## Task statement
In full and word for word, copy the listing; no pictures belong in the copy.

## Data provided
- - -

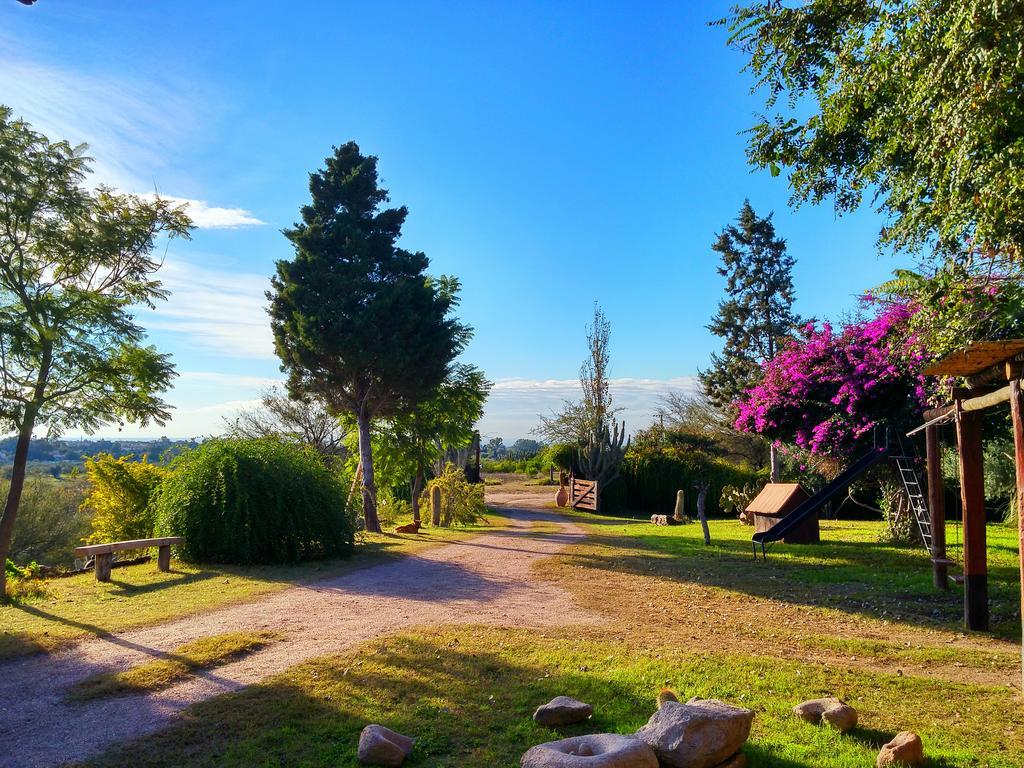 Cabanas Altos Del Velazco Λα Ριόχα Εξωτερικό φωτογραφία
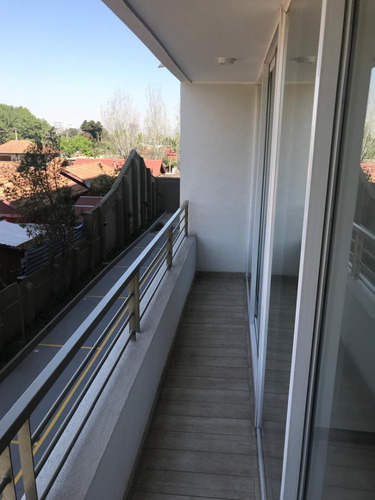 Se Vende! Departamento 1d+1b+1estac. En Macul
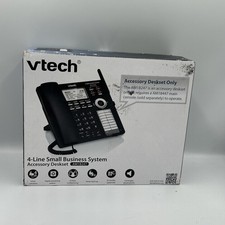 VTech AM18247 Extension Deskset for AM18447 4-Line Business System OB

- - -

## Answer to the exercise
 Cabanas Altos Del Velazco Λα Ριόχα Εξωτερικό φωτογραφία
 Se Vende! Departamento 1d+1b+1estac. En Macul
 VTech AM18247 Extension Deskset for AM18447 4-Line Business System OB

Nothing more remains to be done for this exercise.